C’est une différence importante. La stagflation ne doit pas nécessairement commencer par un effondrement brutal de l’emploi. Il suffit que le marché du travail devienne plus sensible, que les embauches ralentissent, que la croissance des salaires réels s’affaiblisse ou que les entreprises commencent à reporter de nouveaux recrutements. Dans un tel environnement, la consommation privée, qui est dans de nombreuses économies le principal moteur de la croissance, commence à s’affaiblir précisément au moment où le coût de la vie retrouve une impulsion haussière. L’effet négatif se transmet alors aussi à l’investissement, parce que les entreprises réduisent leurs plans d’expansion, préservent leur liquidité et reportent des projets jusqu’à ce que la relation entre les prix de l’énergie, les taux d’intérêt et la demande s’éclaircisse.
C’est pourquoi le débat actuel sur la stagflation est moins lié à un chiffre dramatique qu’à l’accumulation de signaux plus faibles. Lorsque les chocs géopolitiques, les produits énergétiques, la forte incertitude et des employeurs plus prudents se rejoignent au même moment, un scénario se forme dans lequel la croissance perd progressivement de son élan, tandis que l’inflation reste au-dessus du niveau qui permettrait aux banques centrales d’adopter une approche plus détendue.

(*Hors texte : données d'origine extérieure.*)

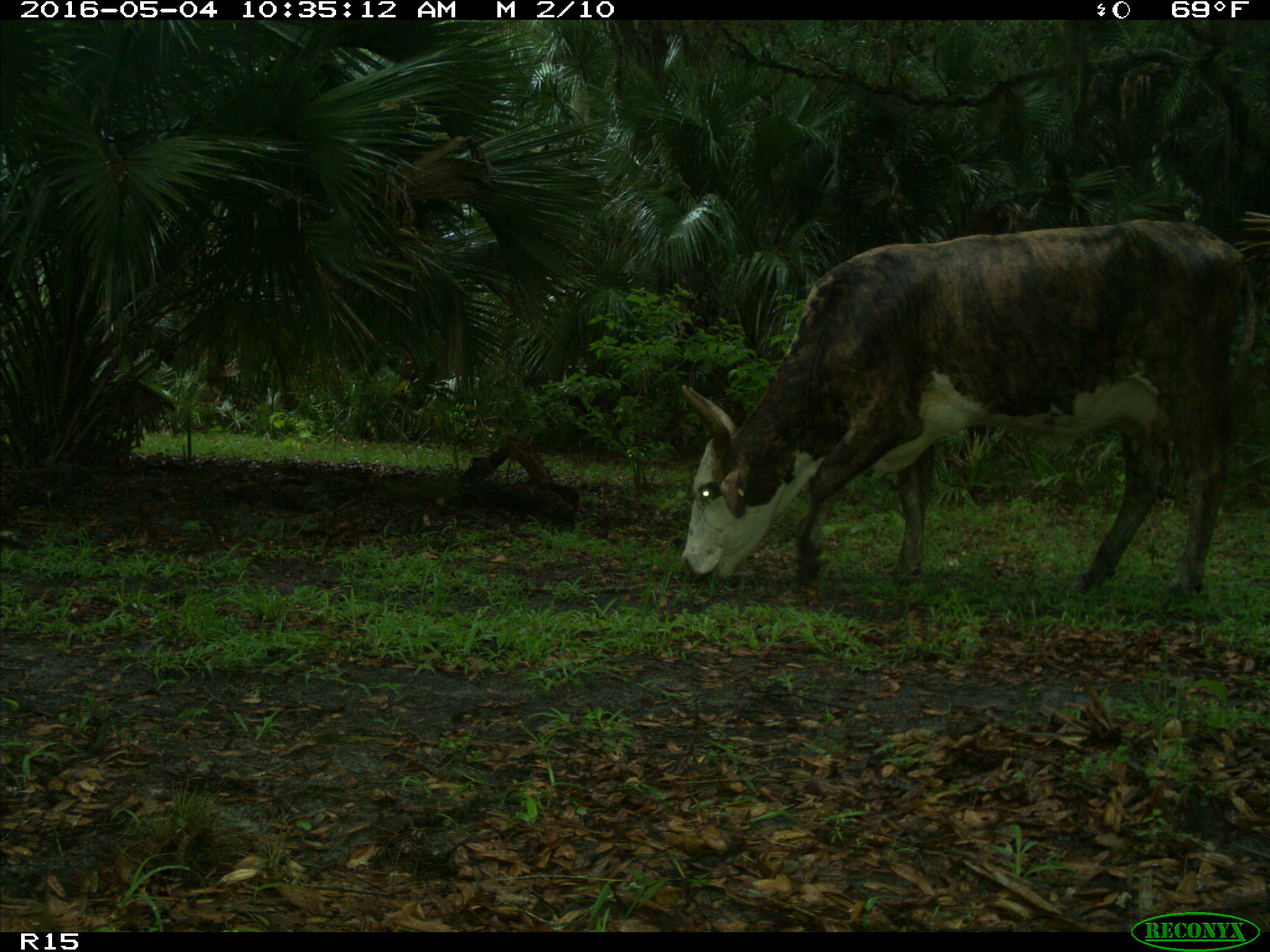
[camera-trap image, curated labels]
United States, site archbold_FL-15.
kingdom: Animalia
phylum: Chordata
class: Mammalia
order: Artiodactyla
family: Bovidae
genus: Bos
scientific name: Bos taurus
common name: domestic cow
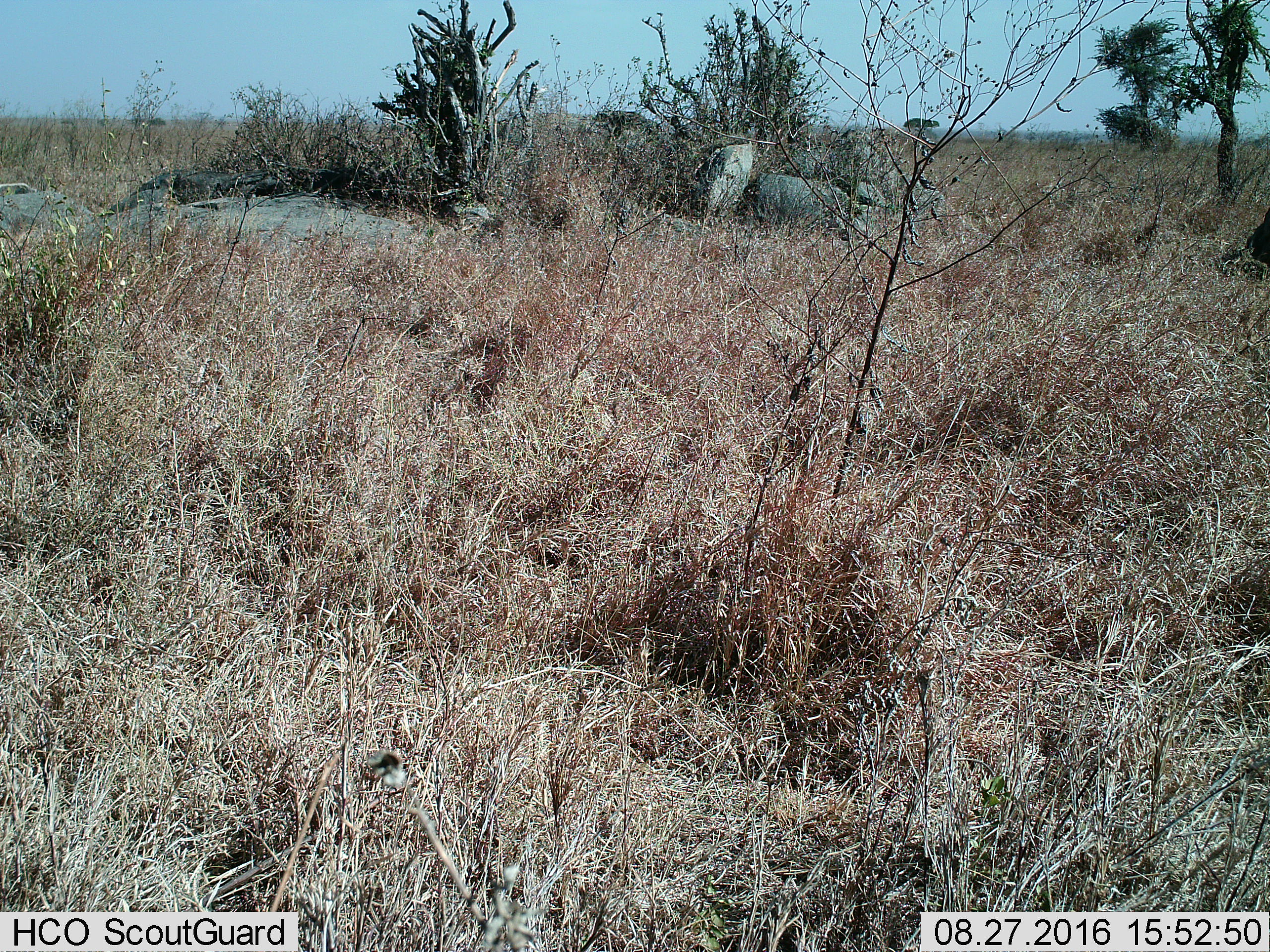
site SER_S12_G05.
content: unidentified animal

Pourquoi les banques centrales sont dans une position inconfortable
Les banques centrales marchent donc actuellement sur une ligne étroite entre le soutien à l’économie et la défense de leur crédibilité dans la lutte contre l’inflation. Le 5 février, la Banque centrale européenne a maintenu ses taux directeurs inchangés, le taux de dépôt restant à 2,00 pour cent, le taux des principales opérations de refinancement à 2,15 pour cent et le taux de prêt marginal à 2,40 pour cent. Dans le même message, la BCE indique que l’inflation doit se stabiliser à l’objectif à moyen terme de 2 pour cent, mais aussi que les perspectives restent incertaines en raison des politiques commerciales et des tensions géopolitiques.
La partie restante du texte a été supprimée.